Недаром Тургенев упрекал меня в излишней боязни перед фразою. Прелестно
однажды в том же смысле выразился по отношению ко мне Лев Николаевич
Толстой: "Есть люди, которые на словах живут гораздо выше своей практической
морали; но есть и такие, которые живут ниже этого уровня; вы же до такой
степени боитесь, чтобы проповедь ваша не была выше вашей практики, - что вы
преднамеренно заноситесь с нею гораздо ниже этого уровня".
"Всякий человек умеет различить добро от зла". Эти слова я всегда
считал фразою весьма условной и в сущности требующей перифразы: никто не
может различить добра от зла. Это обстоятельство и делает необходимым
административное и судебное наказание. Если мы сравним наше вступление в
неведомое грядущее со входом в неизвестный город, то неудивительно, если на
распутье мы будем колебаться в выборе путей; но если улица направо открыта,
а налево затянута веревкой, за которою полицейский может самым энергическим
образом направить напирающего на него на прямой путь, то надо быть
исключительно рассеянным, чтобы и тут не разобрать должного пути от
недолжного. Что касается до меня, то там, где последствия поступка не
выступают со всею своей грубою резкостью, я никогда не умею отличить добра
от зла, так как и эти два понятия тоже относительны. "Когда дети впотьмах,
их сердца угнетены, и они начинают громко петь", - говорит Гейне.
Неудивительно, что на этом основании я, сходясь за обедом с нашими любезными
хозяевами Боткиными, нет-нет да и заводил разговор о настоятельной
необходимости украсть девочку из пансиона, где она, в видимый ущерб своему
здоровью, теряет драгоценное время учения.

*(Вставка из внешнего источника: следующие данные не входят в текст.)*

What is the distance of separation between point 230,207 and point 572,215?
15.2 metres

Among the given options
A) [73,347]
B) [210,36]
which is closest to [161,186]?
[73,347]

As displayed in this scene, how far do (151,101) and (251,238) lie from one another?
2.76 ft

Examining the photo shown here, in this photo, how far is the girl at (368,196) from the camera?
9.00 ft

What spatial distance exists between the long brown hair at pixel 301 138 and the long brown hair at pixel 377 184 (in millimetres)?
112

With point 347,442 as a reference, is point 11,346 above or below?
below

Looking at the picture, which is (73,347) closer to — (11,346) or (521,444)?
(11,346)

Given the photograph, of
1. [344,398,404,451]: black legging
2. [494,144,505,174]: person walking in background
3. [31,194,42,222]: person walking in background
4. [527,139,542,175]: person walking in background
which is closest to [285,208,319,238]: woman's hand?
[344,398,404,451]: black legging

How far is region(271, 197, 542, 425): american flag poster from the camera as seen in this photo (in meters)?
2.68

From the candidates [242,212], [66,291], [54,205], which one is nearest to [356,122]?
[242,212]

<...> Так как еще в бытность в деревне я решился взять свою племянницу
в Степановку, то заблаговременно уже озаботился приискать ей благонадежную
воспитательницу. Добрая знакомая не только указала мне на почтенную и
пожилую гувернантку, окончившую воспитание ее племянниц и в совершенстве
владеющую, кроме русского, немецким, французским и английским языками и
могущую преподавать начальные уроки музыки, - но и снабдила меня адресом
почтенной m-lle Рополовской, еще не приискавшей себе в Петербурге места.
Впечатление, произведенное на меня личным свиданием в Петербурге с m-lle.

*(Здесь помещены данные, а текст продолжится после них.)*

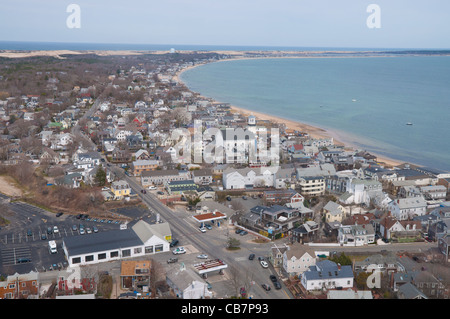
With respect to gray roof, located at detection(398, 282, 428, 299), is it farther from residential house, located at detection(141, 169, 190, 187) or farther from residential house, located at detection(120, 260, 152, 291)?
residential house, located at detection(141, 169, 190, 187)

Рополовской, преисполнило меня надежды на успех нашей общей с нею задачи.
<...> Ввиду вполне независимого состояния девочки, я думал, что было бы
бессмысленно стесняться необходимыми тратами на ее здоровье и образование.
Чтобы ребенку, привыкшему находиться среди сверстниц, деревенское уединение
не показалось слишком тяжелым, мы по рекомендации и с согласия Надежды
Александровны пригласили из Орла 14-летнюю девочку из хорошего, но бедного
немецкого семейства. Девочку звали Региной.

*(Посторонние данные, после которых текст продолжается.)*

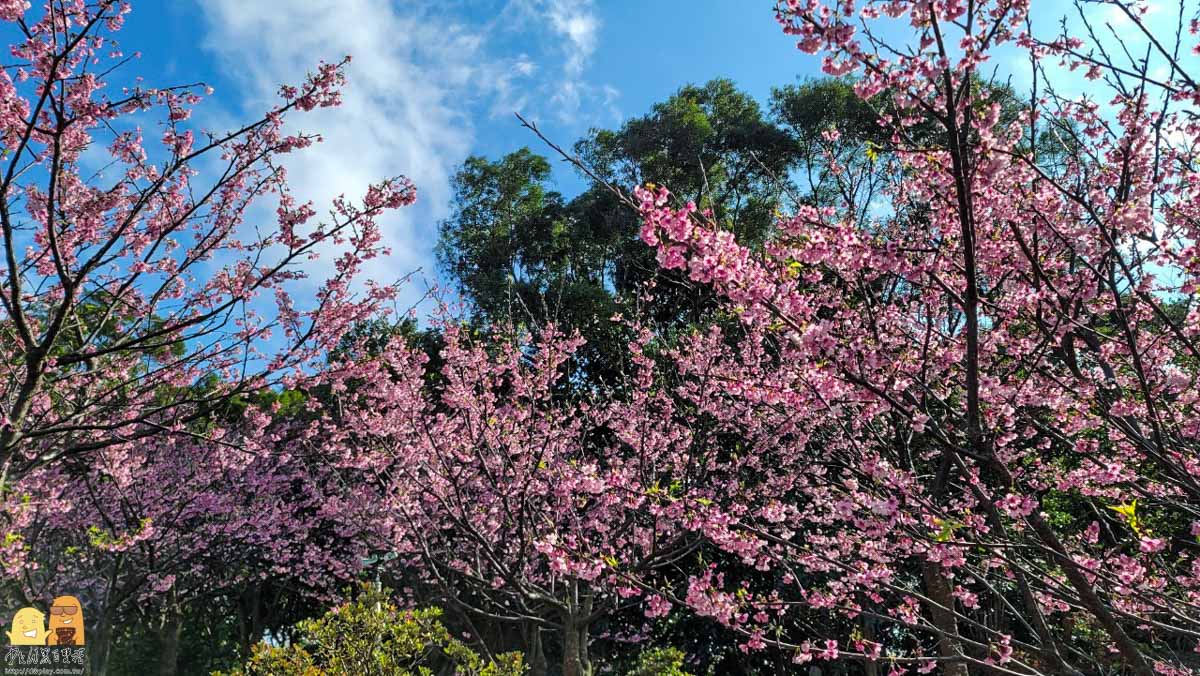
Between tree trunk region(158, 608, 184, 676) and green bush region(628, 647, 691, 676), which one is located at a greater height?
tree trunk region(158, 608, 184, 676)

Двенадцатиаршинная зала, на пристройке Василия Петровича, была
разделена надвое библиотечными шкафами, и одна сторона занята спальнею Оли и
Регины, а другая служила им салоном и классной. Надежда Александровна
помещалась в соседней комнате, выходящей на ту же площадку лестницы. У них
была отдельная горничная, прачка и коляска с отдельным кучером и четверкой
лошадей <...>
...в течение четырех лет я день в день, за исключением праздников,
задыхаясь всходил по лестнице в классную и, отдохнувши, давал от часу и до
полутора уроки истории и географии, причем, нимало не затрудняясь, клал
толстый конец бревна на свое плечо, а тонкий - на плечо девочки. Действовал
я по собственному соображению, не прибегая ни к каким, неведомым мне,
педагогическим руководствам. Но я должен с удовольствием сказать, что в
конце четвертого года все крупные исторические события были утверждены нами
в памяти, и я полагаю, что у бывшей моей ученицы они и поныне сохранились в
памяти гораздо лучше, чем в моей собственной <...>

-----

Приехавший в конце мая {173а}, по обычаю с наилучшими отметками, Петя
Борисов принес к нам в дом все увлечение ранней молодости и духовной весны.
Этого нечего было заинтересовывать и возбуждать, а приходилось на каждом
шагу только сдерживать. Не раз, оставаясь со мною наедине, на скамье в роще
или в саду, он задавал мне вопрос, которым я сам промучился всю сознательную
жизнь с 14-летнего возраста, т. е. с моего поступления в пансион Крюммера в
городе Верро <...>
...я, даже рассказав все мне известное о моем рождении, ни на шаг не
подвинул бы вопроса: почему я Фет, а не Шеншин? <...>
...я, конечно, не мог дать никакого удовлетворительного объяснения
Петруше Борисову, потому уже, что в течение 38-ми лет и сам никак не мог его
отыскать; но с этой невозможностью я тем не менее давно примирился.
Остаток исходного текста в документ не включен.